**Rows:**

=-=-=-=-=

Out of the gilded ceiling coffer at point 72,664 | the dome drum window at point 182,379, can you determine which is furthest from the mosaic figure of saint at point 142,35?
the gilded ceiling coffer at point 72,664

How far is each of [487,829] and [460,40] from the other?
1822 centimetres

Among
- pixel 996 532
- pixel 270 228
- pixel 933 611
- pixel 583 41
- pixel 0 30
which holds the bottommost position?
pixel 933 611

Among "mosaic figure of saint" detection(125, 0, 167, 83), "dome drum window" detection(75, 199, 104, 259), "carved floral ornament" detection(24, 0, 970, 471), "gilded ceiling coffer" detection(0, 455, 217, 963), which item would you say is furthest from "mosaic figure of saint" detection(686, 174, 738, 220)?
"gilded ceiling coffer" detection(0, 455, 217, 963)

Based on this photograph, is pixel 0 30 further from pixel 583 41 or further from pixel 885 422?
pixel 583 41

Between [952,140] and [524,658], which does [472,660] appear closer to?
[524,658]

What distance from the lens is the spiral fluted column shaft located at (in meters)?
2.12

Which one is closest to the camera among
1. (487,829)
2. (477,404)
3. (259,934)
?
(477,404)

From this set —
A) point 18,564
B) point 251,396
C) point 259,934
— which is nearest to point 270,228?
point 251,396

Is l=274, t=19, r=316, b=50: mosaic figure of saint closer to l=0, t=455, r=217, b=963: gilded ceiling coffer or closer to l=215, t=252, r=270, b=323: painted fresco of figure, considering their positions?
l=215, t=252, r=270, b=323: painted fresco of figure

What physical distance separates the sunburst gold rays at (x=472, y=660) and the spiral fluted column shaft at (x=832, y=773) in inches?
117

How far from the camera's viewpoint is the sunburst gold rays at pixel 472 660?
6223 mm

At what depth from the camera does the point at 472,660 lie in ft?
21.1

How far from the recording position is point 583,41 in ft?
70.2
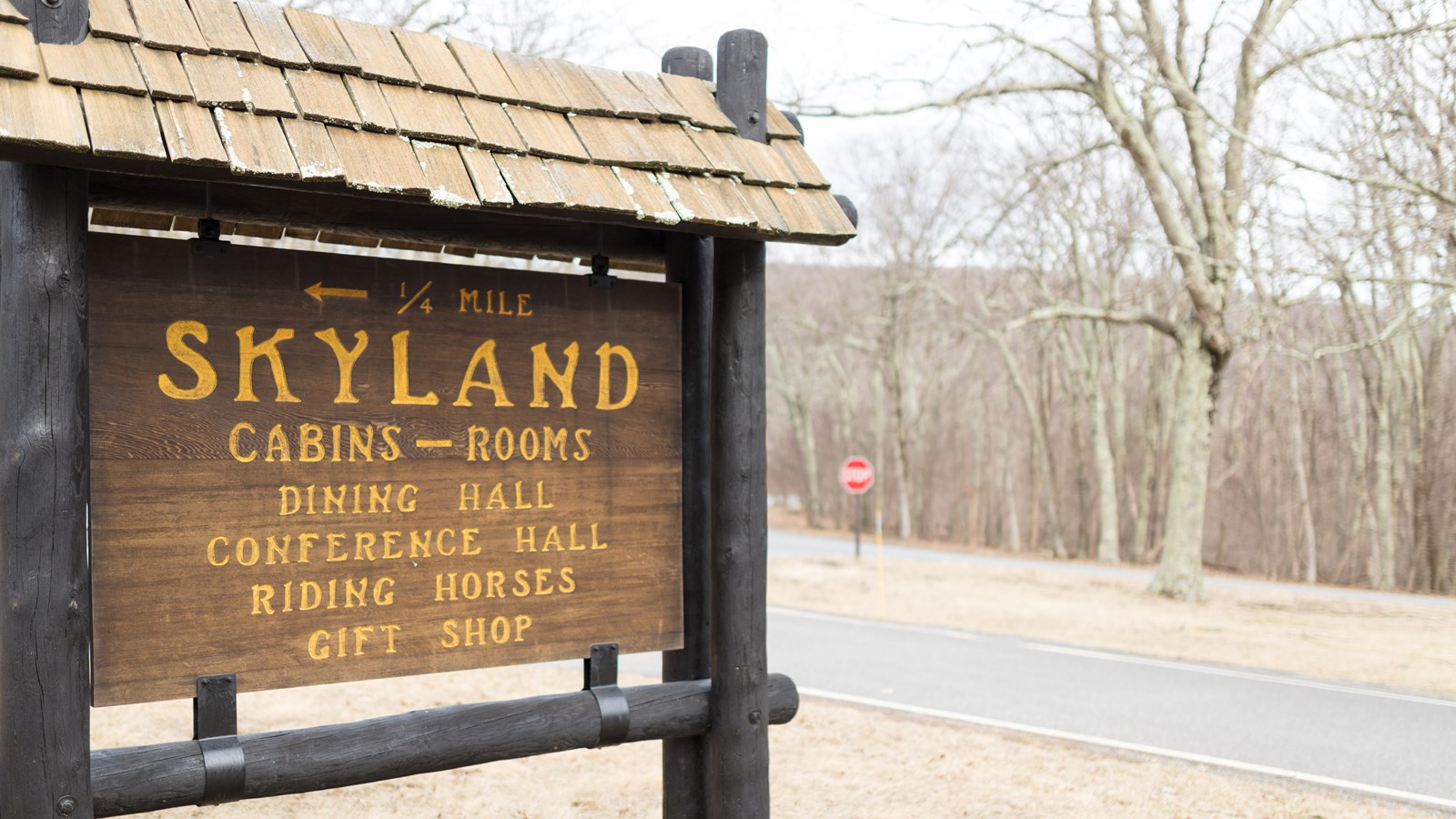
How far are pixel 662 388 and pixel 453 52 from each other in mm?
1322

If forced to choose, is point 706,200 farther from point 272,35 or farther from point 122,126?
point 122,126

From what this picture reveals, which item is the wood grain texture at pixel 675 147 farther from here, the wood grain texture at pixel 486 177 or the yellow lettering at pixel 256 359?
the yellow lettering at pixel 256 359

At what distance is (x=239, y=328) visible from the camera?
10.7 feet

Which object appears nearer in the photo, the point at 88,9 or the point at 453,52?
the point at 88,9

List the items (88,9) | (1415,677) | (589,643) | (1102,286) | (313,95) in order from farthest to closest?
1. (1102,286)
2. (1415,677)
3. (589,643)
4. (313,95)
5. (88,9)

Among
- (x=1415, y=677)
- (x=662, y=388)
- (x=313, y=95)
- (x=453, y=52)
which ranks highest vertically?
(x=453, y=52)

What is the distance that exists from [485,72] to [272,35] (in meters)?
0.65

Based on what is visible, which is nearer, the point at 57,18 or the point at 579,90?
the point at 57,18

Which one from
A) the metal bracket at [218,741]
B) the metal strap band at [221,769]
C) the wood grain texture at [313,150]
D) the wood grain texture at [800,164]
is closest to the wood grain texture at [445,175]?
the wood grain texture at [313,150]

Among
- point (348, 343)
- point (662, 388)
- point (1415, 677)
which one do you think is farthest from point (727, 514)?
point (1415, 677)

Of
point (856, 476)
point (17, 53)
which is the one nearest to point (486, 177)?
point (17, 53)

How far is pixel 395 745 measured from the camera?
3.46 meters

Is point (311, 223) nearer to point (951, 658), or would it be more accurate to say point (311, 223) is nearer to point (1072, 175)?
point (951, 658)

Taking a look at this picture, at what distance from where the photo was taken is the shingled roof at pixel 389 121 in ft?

=-=-=-=-=

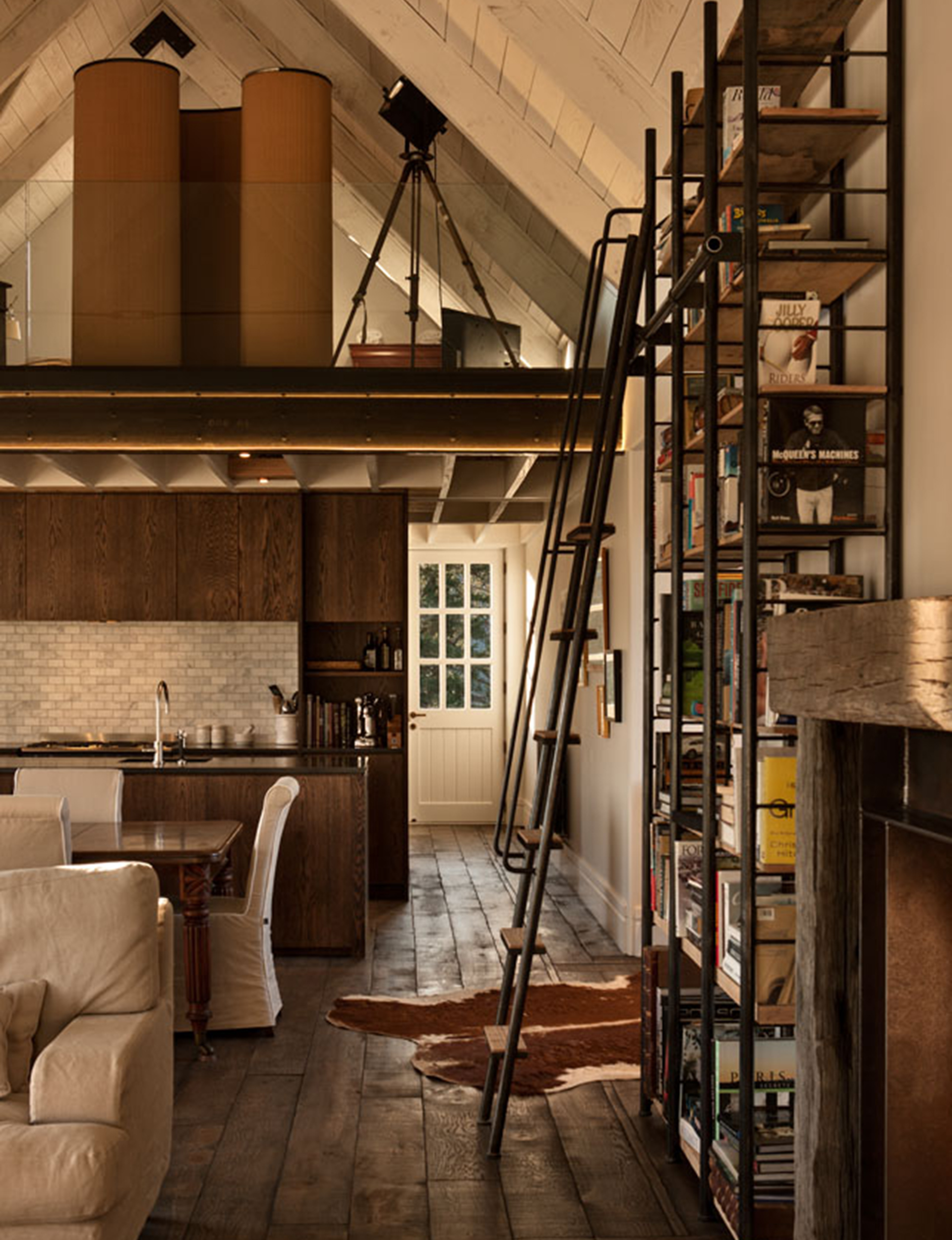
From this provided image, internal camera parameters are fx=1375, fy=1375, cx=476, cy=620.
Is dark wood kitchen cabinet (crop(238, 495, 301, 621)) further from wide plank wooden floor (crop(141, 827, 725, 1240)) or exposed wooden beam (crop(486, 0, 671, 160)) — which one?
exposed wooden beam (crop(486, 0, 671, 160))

=-=-=-=-=

**What needs to be done:** From the items above, copy every line that contains the string "camera". Case counts, so a line matches only when its letters have the same capitalization.

**Response to the task:**
Which one is closest to the camera among
How far from the camera's viewpoint is the sunburst gold rays at pixel 472 660?
At what depth from the camera does the point at 472,660 lie in ft?
At what distance is (x=239, y=328) visible from the camera?
How far is pixel 395 745 measured from the camera?
From this provided image, internal camera parameters are fx=1375, fy=1375, cx=476, cy=620.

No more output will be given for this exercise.